Acer Predator PH315-53 + Ubuntu 20.04 + kernel 5.8.0-50-generic + Nvidia GeForce GTX 1650 Ti + Driver 515.57 + 1 Display with HDMI connection

I can see CPU utilization consumed by xorg process is around 23.5% with above configuration setup and power level as P8 in Auto Preferred Mode ---- REPRO
However when I changed it to Prefer Maximum Performance Mode, CPU utilization drops to ~3% and power level at P3 mode.

Later I removed external display and can see CPU utilization as 0.7% and power level as P3 in Prefer Maximum Performance Mode.
With no external display connected on Auto mode, CPU utilization consumed by xorg application is 0.7% and power level as P8.

Please confirm once from your end if it can be considered as repro so that we can debug in the same direction for root cause.

I have also filed a bug 3776073 internally for tracking purpose.

@amrits I can confirm that the behaviour you describe matches what I see on a Dell Inspiron 7610 with RTX 3060, latest nvidia drivers (also prior to that) on Fedora 36. In the case of this device, the Nvida GPU is the card with exclusive control over the USB-C (Thunderbolt) output.

Note that the Dell Inspiron 7510 and Dell Vostro 7510 may also ship in configurations including an Nvidia GPU, and the Inspiron 7610 ships also with, e.g. RTX 3050. These devices, I believe, are all wired up identically, so would all be affected.

This issue can be amplified by limiting the Nvidia GPU performance through nvidia-smi (simply assign minimum clocks).

The behaviour you are observing, essentially, smells like massive polling overhead for the sake of synchronizing “something”; in a modern world, waiting on a completion event would really help.

@shoffmeister
Thanks for the confirmation.
We will debug issue and keep you updated on it.

1 Like

Thanks, I hope that will fix soon, at the meant time my laptop stuck on Windows until this thing is going to fix already

Can confirm this happening on my legion 5 laptop on Manjaro Linux (same on any linux)
So high cpu usage and choppy performance happens when in Hybrid mode and Nvidia Adaptive profile.

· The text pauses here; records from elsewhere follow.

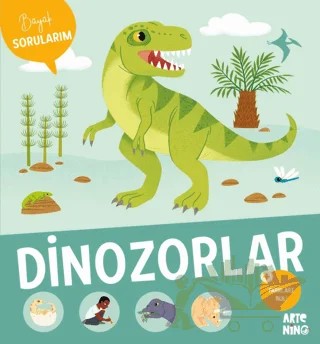 Büyük Sorularım - Dinozorlar – Astrid Dumontet – Artenino Yayıncılık kitap kapağı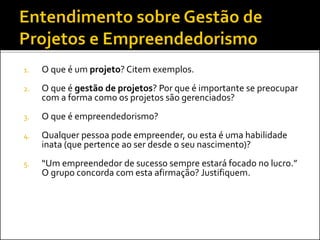 1. O que é um projeto? Citem exemplos.
2. O que é gestão de projetos? Por que é importante se preocupar
com a forma como os projetos são gerenciados?
3. O que é empreendedorismo?
4. Qualquer pessoa pode empreender, ou esta é uma habilidade
inata (que pertence ao ser desde o seu nascimento)?
5. “Um empreendedor de sucesso sempre estará focado no lucro.”
O grupo concorda com esta afirmação? Justifiquem.
 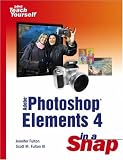 Adobe Photoshop Elements 4 in a Snap (Sams Teach Yourself)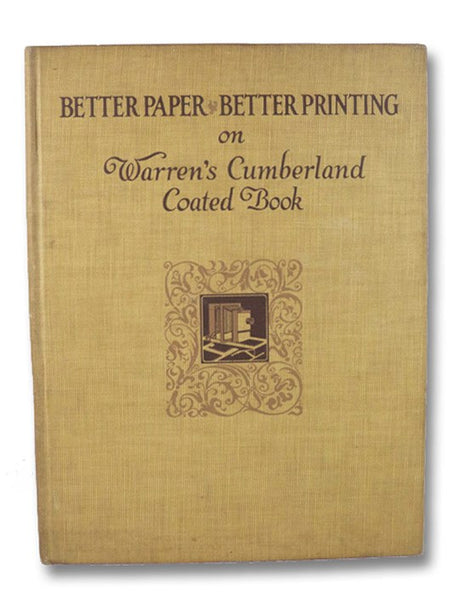 Better Paper, Better Printing on Warren's Cumberland Coated Book, with Supplementary Exhibits of Halftone & Border Finishes (The Warren Service Library)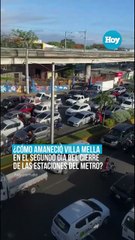 Cómo amaneció Villa Mella en el segundo día del cierre de las estaciones del Metro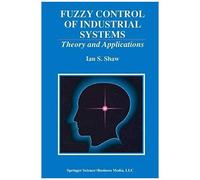 Fuzzy Control Of Industrial Systems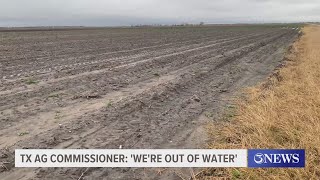 Texas Ag Commissioner Were out of water [upl. by Tristan]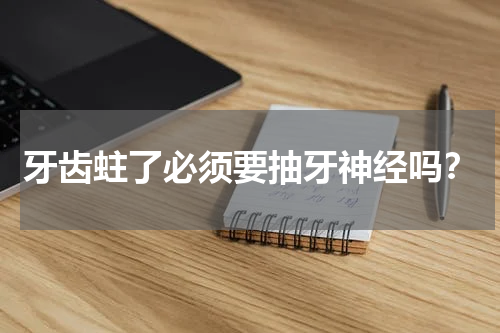 牙齿蛀了必须要抽牙神经吗？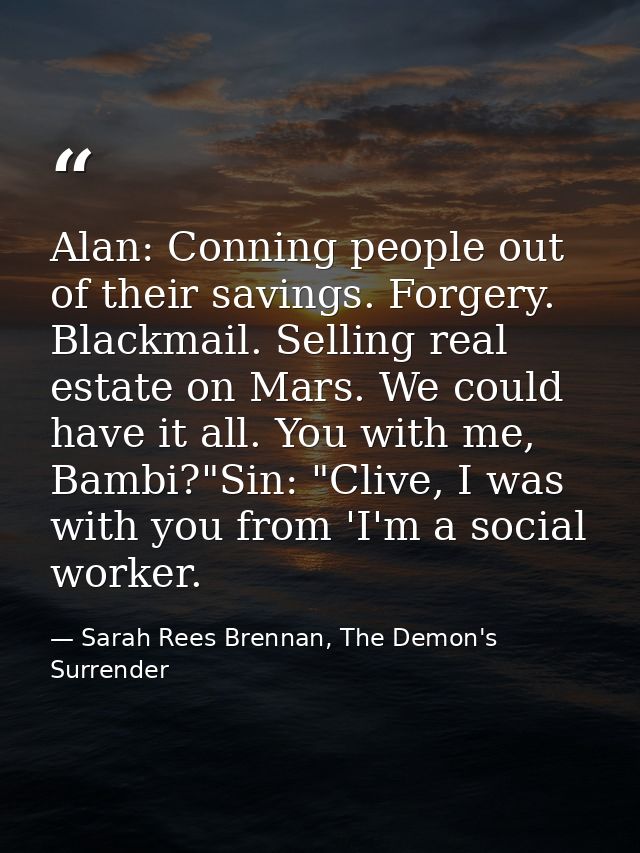 Alan: Conning people out of their savings. Forgery. Blackmail. Selling real estate on Mars. We could have it all. You wi — Sarah Rees Brennan, The Demon's Surrender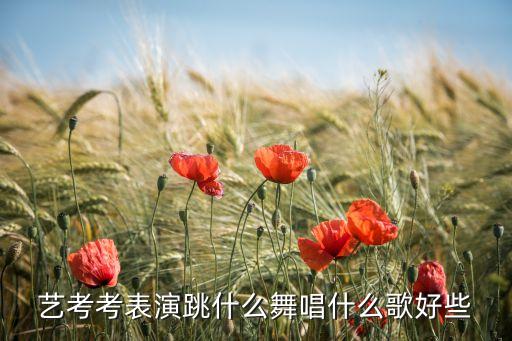 艺考考表演跳什么舞唱什么歌好些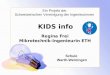 KIDS info Regina Frei Mikrotechnik-Ingenieurin ETH Schule Warth-Weiningen Ein Projekt der Schweizerischen Vereinigung der Ingenieurinnen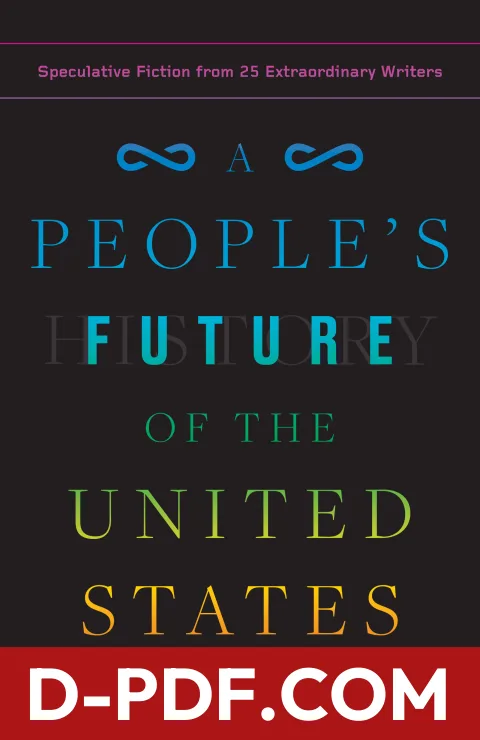 A People's Future of the United States: Speculative Fiction from 25 Extraordinary Writers by Victor LaValle book cover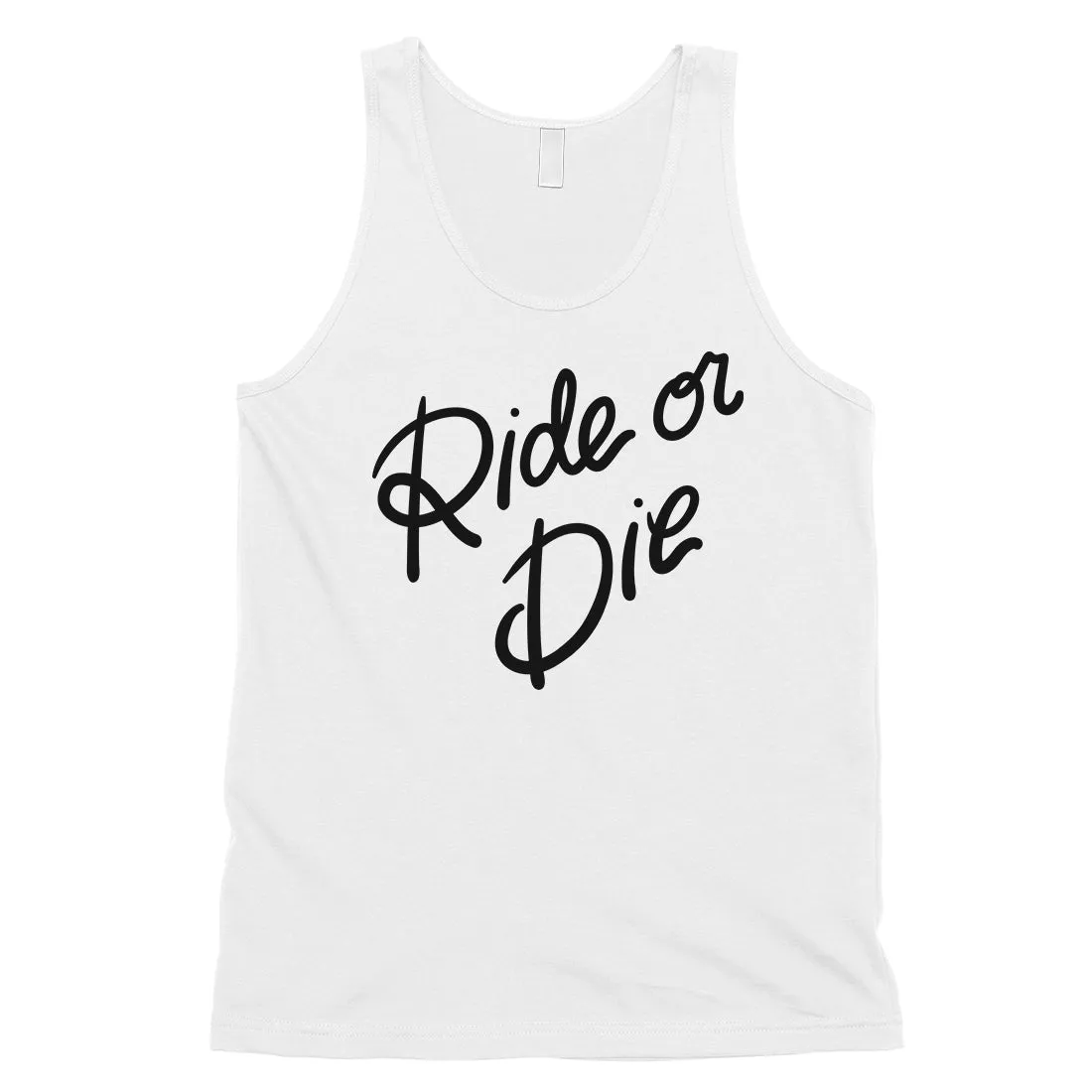 365 Printing Ride Or Die Mens Loyal Respectful Saying Honor Tank Top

Switching to High performance mode solves render perfomance and cpu usage, but at the cost of the battery. Using Nvidia only mode again solves the issue with CPU usage and performance but comes with it’s own set of problems ( power consumption, etc)

1 Like

When switched to Nvidia Performance mode, I noticed the power consumption constantly peak at around 30watt was on idle state just moving cursor not rendering stuff.